Change "bear's head" to "bear's muzzle" throughout the items below. Reproduce every other part of the items unaltered.

(Records excerpted from a collection)
◇ ◇ ◇ ◇ ◇ ◇ ◇

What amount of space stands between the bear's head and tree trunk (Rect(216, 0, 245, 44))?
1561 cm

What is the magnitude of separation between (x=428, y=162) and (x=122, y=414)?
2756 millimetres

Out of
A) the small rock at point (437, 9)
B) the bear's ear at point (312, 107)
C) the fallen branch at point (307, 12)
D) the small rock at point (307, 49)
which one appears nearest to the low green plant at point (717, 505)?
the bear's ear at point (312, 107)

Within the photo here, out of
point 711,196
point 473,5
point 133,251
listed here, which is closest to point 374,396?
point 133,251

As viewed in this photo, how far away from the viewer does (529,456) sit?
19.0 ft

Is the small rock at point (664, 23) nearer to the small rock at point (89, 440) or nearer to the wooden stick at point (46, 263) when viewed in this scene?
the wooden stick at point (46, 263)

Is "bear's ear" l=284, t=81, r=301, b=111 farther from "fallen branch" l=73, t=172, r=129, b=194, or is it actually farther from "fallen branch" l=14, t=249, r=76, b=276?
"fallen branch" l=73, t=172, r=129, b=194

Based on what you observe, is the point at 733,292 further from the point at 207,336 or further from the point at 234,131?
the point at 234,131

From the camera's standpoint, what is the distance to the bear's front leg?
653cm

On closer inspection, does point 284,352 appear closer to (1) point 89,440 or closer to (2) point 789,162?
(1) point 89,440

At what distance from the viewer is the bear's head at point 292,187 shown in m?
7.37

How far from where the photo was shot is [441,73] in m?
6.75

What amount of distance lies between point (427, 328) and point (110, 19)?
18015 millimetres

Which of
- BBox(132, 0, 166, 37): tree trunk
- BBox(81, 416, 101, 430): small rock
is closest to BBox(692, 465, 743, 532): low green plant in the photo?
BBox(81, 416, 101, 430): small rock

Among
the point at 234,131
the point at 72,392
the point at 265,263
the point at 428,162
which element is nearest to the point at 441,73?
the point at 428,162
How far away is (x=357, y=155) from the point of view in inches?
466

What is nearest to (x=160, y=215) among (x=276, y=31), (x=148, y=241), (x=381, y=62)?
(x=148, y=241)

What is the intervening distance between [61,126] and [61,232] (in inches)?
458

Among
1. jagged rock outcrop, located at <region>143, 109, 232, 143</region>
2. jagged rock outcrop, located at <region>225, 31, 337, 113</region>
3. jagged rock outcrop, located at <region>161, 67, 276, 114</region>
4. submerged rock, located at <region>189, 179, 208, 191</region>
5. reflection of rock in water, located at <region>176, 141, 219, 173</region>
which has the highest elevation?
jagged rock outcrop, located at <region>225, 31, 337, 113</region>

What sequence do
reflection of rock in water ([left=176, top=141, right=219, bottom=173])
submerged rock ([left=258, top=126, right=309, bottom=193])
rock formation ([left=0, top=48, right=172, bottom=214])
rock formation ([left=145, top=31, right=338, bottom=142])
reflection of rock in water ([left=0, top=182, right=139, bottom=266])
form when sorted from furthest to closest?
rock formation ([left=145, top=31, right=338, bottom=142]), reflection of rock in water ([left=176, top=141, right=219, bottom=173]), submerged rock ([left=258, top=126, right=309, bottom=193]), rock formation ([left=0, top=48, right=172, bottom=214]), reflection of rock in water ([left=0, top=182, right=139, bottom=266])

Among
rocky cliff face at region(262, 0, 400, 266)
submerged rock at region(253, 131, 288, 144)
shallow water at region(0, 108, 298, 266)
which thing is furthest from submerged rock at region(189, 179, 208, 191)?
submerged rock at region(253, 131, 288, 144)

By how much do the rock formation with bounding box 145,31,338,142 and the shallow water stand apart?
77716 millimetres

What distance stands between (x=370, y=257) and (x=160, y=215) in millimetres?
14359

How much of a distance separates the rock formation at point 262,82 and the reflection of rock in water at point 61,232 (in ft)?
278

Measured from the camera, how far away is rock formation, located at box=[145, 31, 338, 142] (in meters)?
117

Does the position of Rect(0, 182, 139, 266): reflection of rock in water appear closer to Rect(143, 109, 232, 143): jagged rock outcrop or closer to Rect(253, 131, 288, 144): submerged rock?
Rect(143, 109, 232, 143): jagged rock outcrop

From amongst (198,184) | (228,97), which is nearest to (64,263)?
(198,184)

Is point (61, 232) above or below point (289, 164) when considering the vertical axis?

◇ ◇ ◇ ◇ ◇ ◇ ◇

● **Reply to the exercise**:
What amount of space stands between the bear's muzzle and tree trunk (Rect(216, 0, 245, 44))?
1561 cm

What is the magnitude of separation between (x=428, y=162) and (x=122, y=414)?
2756 millimetres

Out of
A) the small rock at point (437, 9)
B) the bear's ear at point (312, 107)
C) the fallen branch at point (307, 12)
D) the small rock at point (307, 49)
which one appears nearest to the low green plant at point (717, 505)?
the bear's ear at point (312, 107)

Within the photo here, out of
point 711,196
point 473,5
point 133,251
listed here, which is closest to point 374,396?
point 133,251

As viewed in this photo, how far away from the viewer does (529,456) sit?
19.0 ft

Is the small rock at point (664, 23) nearer to the small rock at point (89, 440) or nearer to the wooden stick at point (46, 263) when viewed in this scene?
the wooden stick at point (46, 263)

Is "bear's ear" l=284, t=81, r=301, b=111 farther from "fallen branch" l=73, t=172, r=129, b=194, or is it actually farther from "fallen branch" l=14, t=249, r=76, b=276?
"fallen branch" l=73, t=172, r=129, b=194

Based on what you observe, is the point at 733,292 further from the point at 207,336 or further from the point at 234,131?
the point at 234,131

From the camera's standpoint, what is the distance to the bear's front leg?
653cm

On closer inspection, does point 284,352 appear closer to (1) point 89,440 or closer to (2) point 789,162?
(1) point 89,440

At what distance from the viewer is the bear's muzzle at point 292,187 shown in m?
7.37

How far from where the photo was shot is [441,73] in m?
6.75

What amount of distance lies between point (427, 328) and point (110, 19)?
18015 millimetres

Which of
- BBox(132, 0, 166, 37): tree trunk
- BBox(81, 416, 101, 430): small rock
is closest to BBox(692, 465, 743, 532): low green plant in the photo?
BBox(81, 416, 101, 430): small rock

Among
the point at 234,131
the point at 72,392
the point at 265,263
the point at 428,162
which element is nearest to the point at 441,73?
the point at 428,162
How far away is (x=357, y=155) from the point of view in inches?
466

What is nearest to (x=160, y=215) among (x=276, y=31), (x=148, y=241), (x=381, y=62)?
(x=148, y=241)

What is the intervening distance between [61,126] and [61,232] (in inches)?
458

Among
1. jagged rock outcrop, located at <region>143, 109, 232, 143</region>
2. jagged rock outcrop, located at <region>225, 31, 337, 113</region>
3. jagged rock outcrop, located at <region>161, 67, 276, 114</region>
4. submerged rock, located at <region>189, 179, 208, 191</region>
5. reflection of rock in water, located at <region>176, 141, 219, 173</region>
which has the highest elevation?
jagged rock outcrop, located at <region>225, 31, 337, 113</region>

What sequence do
reflection of rock in water ([left=176, top=141, right=219, bottom=173])
submerged rock ([left=258, top=126, right=309, bottom=193])
rock formation ([left=0, top=48, right=172, bottom=214])
rock formation ([left=145, top=31, right=338, bottom=142])
reflection of rock in water ([left=0, top=182, right=139, bottom=266])
form when sorted from furthest to closest?
rock formation ([left=145, top=31, right=338, bottom=142]), reflection of rock in water ([left=176, top=141, right=219, bottom=173]), submerged rock ([left=258, top=126, right=309, bottom=193]), rock formation ([left=0, top=48, right=172, bottom=214]), reflection of rock in water ([left=0, top=182, right=139, bottom=266])

Among
rocky cliff face at region(262, 0, 400, 266)
submerged rock at region(253, 131, 288, 144)
shallow water at region(0, 108, 298, 266)
which thing is furthest from submerged rock at region(189, 179, 208, 191)?
submerged rock at region(253, 131, 288, 144)

By how much do the rock formation with bounding box 145,31,338,142 and the shallow water stand apart?
77716 millimetres

What distance stands between (x=370, y=257) and (x=160, y=215) in millimetres?
14359

How much of a distance separates the rock formation at point 262,82 and the reflection of rock in water at point 61,232 (in ft)?
278

Measured from the camera, how far away is rock formation, located at box=[145, 31, 338, 142] (in meters)?
117

Does the position of Rect(0, 182, 139, 266): reflection of rock in water appear closer to Rect(143, 109, 232, 143): jagged rock outcrop or closer to Rect(253, 131, 288, 144): submerged rock?
Rect(143, 109, 232, 143): jagged rock outcrop

From amongst (198,184) | (228,97), which is nearest to (64,263)?
(198,184)

Is point (61, 232) above or below point (289, 164) when considering the vertical axis?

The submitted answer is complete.